Srinivas Venugopal BSCAL

Bangalore-based power tools manufacturer Electrex (India) Ltd has embarked on a finance restructuring move to reduce its equity share capital and increase the preference share capital of the company.

Electrex has proposed to reduce the equity share capital from Rs 25 crore to Rs 20 crore and increase the preference share capital from Rs 25 crore to Rs 30 crore.

The company's total authorised share capital is Rs 50 crore.

Also, the company has proposed to issue and allot five lakh cumulative non-convertible preference shares of the face value of Rs 100 each of an aggregate amount not exceeding Rs five crore.

 

Electrex plans to seek the approval of its shareholders for the issue of preference shares soon.

However, the company clarified that the proposed issue of preference shares will be only for private placement through some financial institutions.

To meet the requirement of funds because of the growing needs of the company's business, Electrex had only last year decided to increase the authorised share capital of the company from Rs 40 crore to Rs 50 crore.

In view of its frequent recourse to a higher debt than equity route, Electrex was considering a `financial restructuring' of the company. As a result, it had decided to go for equity route in the last year.
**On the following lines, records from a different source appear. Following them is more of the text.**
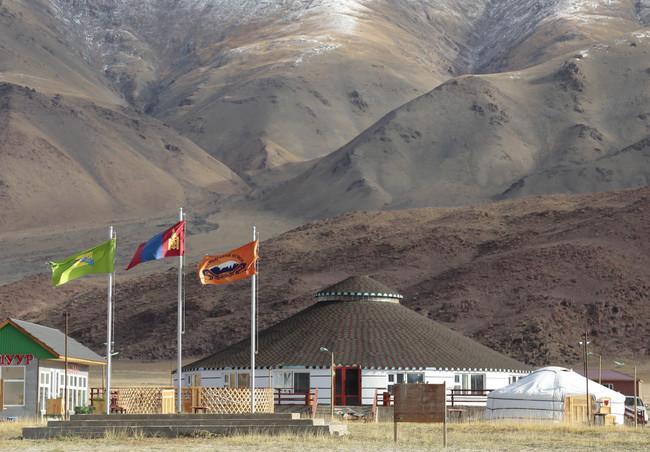 Юрточный кемпинг в Монголии.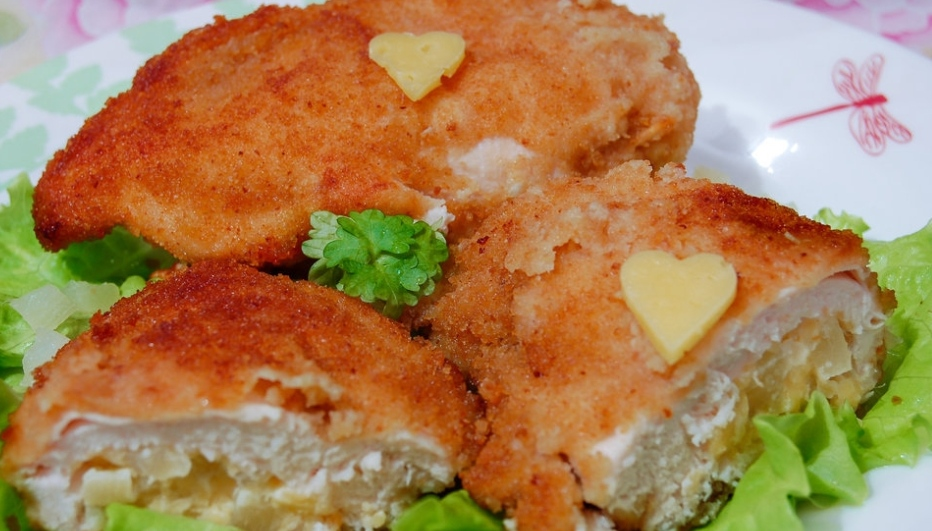 Chicken breast stuffed with pineapple and cheese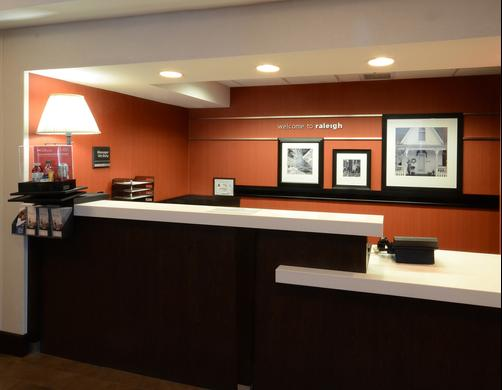 Hampton Inn Raleigh-Capital Blvd. North - Raleigh - Lobby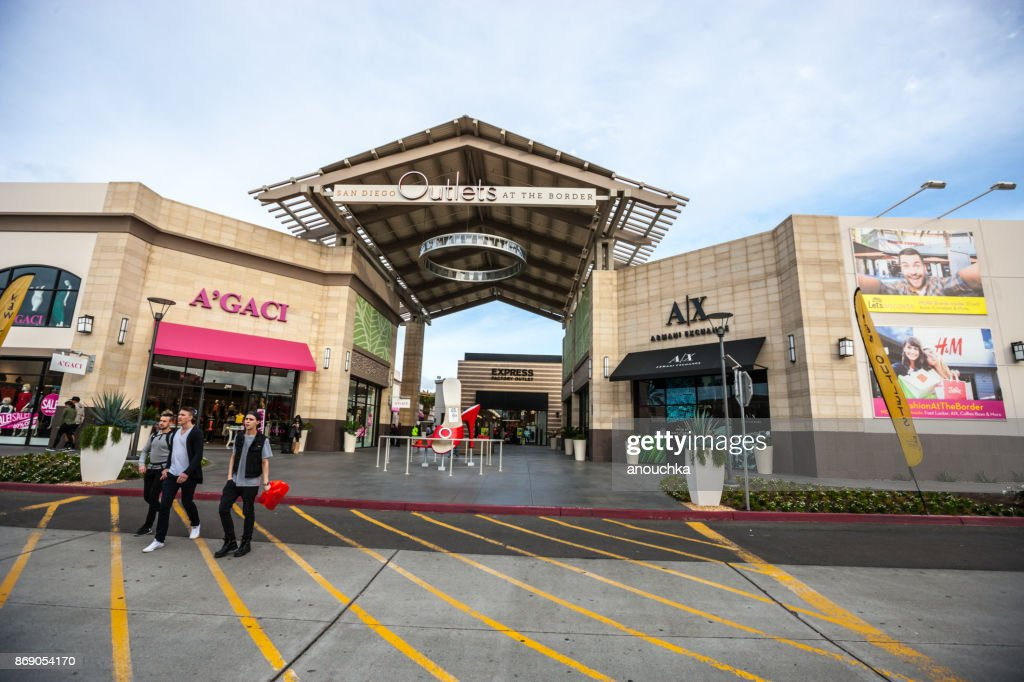 Luxus-Shops und Outlets in Las Americas-Shopping-Mall, San Diego, USA : Stock-Foto
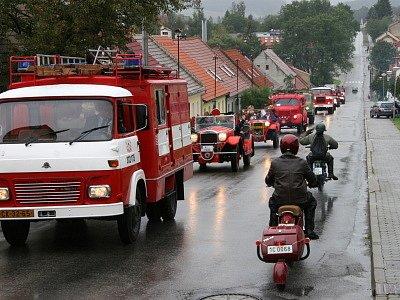 Kolona hasičských vozidel sklidila v sobotu ve Velešíně veliký úspěch.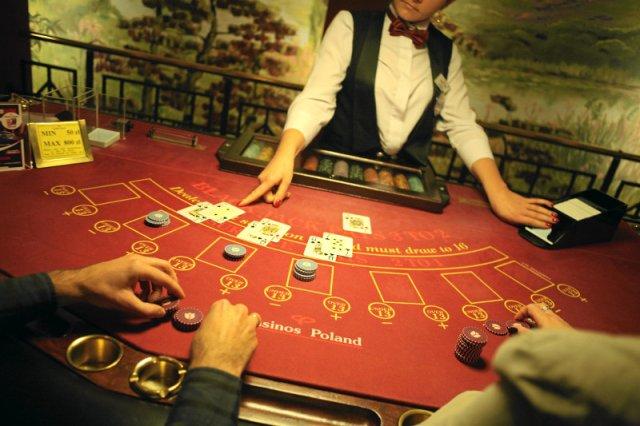 """Spowiedź krupierki. """"Napiwki w kasynie liczone są w tysiącach złotych"""""""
However, the company added that it had postponed plans of going for any public issue. "We decided against it because of bad market conditions," an official said.

The company had last year signed a MoU with the Japanese Fuji Heavy Industries Ltd (FHI), the makers of Subaru cars and Robin generators, for establishing a new company Electrex Robin Industries Ltd to manufacture and market Robin generators and engines in India.

Electrex had also entered into another collaboration with Hitachi group for forming a new company Hitachi Koki Co. Ltd.

For the year concluded, Electrex has achieved a sales turnover of Rs 75.30 crore against Rs 53.23 crore achieved a year before, registering a growth of 41 per cent. Its profit after tax has also increased from Rs 6.07 crore to Rs 8 crore this year, 31 per cent rise.

The company had invested Rs 47 crore in its expansion-cum-diversification project. The expansion had enlarged the manufacturing capacity from 60,000 to 1,20,000 tools a year.

With the new modern plant, Electrex hopes to target foreign markets for power tools.